Tim Clare's Death Drive
A road trip with a difference
This article is from 2010.
Talented performance poets/live literati talking about going back to live with their parents is all the rage this year. That is, if a ‘rage’ can be constituted by two shows, the excellent piece by Ross Sutherland at the Underbelly, and here in the shape of his fellow Aisle 16er, Tim Clare. Death Drive starts off with him recalling the moment when, all suicidally depressed, he forced his dad to take up a challenge and attempted to off the pair of them. But dads being what they are (generally rubbish and embarrassing) the plan failed miserably.

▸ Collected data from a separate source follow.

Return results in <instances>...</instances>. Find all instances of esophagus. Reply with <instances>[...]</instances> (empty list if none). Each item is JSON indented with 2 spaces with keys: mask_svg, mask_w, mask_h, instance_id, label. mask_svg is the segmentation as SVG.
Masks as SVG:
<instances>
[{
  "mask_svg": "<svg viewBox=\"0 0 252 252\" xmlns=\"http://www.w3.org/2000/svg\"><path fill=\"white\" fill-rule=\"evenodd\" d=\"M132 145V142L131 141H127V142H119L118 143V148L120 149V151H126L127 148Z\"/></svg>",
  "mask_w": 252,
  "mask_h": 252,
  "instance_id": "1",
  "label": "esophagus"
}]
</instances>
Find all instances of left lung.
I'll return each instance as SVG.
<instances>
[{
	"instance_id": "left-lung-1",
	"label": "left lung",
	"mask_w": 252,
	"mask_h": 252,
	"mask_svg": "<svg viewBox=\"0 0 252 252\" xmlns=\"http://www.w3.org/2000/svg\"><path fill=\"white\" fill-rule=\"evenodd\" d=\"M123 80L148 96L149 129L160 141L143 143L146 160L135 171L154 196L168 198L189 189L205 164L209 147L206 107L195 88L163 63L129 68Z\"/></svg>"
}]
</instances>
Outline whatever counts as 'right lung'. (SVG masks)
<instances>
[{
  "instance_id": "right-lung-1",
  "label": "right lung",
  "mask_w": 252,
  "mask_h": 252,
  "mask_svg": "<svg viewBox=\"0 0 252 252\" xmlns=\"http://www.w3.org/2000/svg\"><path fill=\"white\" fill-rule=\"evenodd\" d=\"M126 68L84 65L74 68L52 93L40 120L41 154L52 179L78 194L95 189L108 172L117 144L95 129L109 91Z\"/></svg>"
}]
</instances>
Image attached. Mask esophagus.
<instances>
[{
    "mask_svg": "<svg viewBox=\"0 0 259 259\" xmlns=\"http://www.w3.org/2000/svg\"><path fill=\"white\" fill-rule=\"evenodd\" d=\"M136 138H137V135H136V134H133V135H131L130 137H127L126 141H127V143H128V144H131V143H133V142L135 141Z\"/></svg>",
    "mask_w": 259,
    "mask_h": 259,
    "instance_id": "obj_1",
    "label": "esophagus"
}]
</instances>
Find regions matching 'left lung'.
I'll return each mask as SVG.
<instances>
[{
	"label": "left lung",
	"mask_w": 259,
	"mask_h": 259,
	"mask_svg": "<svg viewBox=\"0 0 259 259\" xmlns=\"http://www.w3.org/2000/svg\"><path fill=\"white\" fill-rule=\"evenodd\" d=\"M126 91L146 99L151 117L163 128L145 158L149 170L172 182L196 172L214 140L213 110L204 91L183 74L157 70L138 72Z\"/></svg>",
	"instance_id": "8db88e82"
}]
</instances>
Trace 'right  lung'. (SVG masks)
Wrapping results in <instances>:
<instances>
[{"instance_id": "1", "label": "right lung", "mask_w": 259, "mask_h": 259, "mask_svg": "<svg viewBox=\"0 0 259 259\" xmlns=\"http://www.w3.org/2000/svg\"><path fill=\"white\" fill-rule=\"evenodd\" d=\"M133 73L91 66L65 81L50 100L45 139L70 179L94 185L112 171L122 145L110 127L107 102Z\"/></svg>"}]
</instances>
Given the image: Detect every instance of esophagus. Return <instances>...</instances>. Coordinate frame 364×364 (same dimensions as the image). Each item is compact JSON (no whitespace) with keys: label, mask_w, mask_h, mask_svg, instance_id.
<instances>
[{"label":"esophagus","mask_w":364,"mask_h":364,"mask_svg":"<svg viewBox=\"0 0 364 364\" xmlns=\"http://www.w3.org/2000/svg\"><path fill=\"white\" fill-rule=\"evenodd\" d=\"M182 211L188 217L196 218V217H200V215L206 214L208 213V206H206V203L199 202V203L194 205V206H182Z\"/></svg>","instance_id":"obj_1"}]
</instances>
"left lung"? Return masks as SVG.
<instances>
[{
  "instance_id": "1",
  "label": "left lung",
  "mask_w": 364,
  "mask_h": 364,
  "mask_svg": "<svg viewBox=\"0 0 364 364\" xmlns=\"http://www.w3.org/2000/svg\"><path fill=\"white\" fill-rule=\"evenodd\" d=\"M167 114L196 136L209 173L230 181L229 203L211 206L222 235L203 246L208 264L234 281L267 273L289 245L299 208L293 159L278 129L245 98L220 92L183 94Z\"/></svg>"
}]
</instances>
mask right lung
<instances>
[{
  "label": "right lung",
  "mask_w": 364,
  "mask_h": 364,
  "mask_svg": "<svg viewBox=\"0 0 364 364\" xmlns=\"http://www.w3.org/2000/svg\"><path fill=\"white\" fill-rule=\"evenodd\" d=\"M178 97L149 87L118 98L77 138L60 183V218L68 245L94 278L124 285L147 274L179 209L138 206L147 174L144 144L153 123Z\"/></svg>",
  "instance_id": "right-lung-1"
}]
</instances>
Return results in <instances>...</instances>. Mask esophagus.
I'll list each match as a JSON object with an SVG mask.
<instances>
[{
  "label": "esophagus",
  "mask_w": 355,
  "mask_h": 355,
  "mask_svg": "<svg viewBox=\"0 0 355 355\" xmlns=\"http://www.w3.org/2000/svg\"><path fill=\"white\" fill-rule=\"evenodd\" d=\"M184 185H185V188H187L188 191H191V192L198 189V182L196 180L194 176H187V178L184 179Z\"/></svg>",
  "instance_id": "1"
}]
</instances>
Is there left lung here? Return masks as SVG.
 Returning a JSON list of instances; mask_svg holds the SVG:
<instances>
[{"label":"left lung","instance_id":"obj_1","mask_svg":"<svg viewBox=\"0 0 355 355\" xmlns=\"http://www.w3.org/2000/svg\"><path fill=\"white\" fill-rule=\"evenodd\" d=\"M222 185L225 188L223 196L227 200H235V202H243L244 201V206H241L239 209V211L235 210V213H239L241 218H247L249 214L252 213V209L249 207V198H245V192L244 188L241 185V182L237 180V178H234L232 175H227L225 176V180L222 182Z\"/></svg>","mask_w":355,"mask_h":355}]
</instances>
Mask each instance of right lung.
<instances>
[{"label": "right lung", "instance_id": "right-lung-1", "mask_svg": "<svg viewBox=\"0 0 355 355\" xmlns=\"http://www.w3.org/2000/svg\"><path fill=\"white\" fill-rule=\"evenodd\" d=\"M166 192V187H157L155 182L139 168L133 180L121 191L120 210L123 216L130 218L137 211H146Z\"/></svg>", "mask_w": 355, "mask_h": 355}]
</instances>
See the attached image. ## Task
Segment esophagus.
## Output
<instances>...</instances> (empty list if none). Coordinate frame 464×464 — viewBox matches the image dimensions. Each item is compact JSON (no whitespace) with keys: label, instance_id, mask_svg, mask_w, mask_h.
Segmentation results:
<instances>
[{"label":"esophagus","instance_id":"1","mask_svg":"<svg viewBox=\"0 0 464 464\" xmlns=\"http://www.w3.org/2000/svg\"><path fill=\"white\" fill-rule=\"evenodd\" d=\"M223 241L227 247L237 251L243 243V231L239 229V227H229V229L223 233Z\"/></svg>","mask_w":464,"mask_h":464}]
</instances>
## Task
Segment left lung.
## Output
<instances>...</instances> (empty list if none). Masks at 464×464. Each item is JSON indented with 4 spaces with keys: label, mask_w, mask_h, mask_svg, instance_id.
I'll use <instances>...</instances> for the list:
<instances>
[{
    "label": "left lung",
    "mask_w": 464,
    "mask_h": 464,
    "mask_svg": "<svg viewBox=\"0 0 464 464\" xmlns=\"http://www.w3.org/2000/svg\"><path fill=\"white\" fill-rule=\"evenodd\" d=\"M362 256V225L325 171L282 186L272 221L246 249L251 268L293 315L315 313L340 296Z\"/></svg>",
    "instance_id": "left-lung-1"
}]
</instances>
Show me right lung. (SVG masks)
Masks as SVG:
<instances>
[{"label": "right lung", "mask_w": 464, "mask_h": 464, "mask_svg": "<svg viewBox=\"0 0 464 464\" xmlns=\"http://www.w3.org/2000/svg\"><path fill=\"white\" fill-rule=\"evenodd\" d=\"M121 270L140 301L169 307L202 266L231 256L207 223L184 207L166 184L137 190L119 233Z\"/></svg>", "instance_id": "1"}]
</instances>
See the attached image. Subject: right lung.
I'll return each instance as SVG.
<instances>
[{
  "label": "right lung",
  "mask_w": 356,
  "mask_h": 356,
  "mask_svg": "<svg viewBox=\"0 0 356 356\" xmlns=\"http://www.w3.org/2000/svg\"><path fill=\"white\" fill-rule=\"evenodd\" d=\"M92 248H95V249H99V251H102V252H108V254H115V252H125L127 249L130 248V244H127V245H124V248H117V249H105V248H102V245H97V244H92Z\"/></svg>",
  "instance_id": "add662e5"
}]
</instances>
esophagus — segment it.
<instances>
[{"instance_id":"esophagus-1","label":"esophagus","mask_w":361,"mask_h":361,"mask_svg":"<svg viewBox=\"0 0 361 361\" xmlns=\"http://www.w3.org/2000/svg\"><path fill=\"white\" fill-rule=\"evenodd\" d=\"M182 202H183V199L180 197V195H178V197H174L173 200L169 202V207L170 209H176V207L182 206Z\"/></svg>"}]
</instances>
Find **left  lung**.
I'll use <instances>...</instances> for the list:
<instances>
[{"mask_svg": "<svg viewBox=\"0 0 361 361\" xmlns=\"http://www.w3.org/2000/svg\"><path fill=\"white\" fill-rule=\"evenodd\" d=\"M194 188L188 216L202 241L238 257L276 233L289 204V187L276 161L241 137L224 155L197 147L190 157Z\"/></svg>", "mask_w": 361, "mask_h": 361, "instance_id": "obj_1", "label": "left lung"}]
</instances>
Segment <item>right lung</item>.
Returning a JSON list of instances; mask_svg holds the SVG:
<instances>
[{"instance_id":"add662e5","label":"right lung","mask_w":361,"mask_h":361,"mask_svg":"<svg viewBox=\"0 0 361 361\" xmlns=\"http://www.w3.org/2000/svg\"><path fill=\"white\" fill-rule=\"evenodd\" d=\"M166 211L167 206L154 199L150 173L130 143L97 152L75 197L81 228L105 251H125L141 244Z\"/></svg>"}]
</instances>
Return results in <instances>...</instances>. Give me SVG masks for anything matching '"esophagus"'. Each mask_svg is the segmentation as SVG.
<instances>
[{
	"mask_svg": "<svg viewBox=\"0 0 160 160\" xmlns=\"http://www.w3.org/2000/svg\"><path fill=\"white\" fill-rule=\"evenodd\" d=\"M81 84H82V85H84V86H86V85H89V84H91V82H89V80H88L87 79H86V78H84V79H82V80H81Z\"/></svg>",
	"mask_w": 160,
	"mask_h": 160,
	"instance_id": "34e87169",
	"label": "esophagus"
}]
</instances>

From there, we get a heartfelt and wildly entertaining hour pinned in by the mantra that ‘time is longer than hope’ as we hear of Clare’s terrible teenage years in search of enlightenment and his ‘manic pixie dream girl’. Even better than his ability to rhyme ‘flabby/stabby/Punjabi’ with guile and conviction, is Clare’s belief in the ‘performance’ aspect of his job. He pulls his body across the stage fuelled by all manner of contorted gestures and dramatic tics, pushing his fragile frame into physical and emotional spots that give a deep resonance to the glorious words he speaks. Ending with a rip-roaring interpretation of ‘My Favourite Things’, Tim Clare is surely now on a road to somewhere.
Zoo Roxy, 662 6892, until 29 Aug, 7pm, £6.50–£7.50 (£6–£7).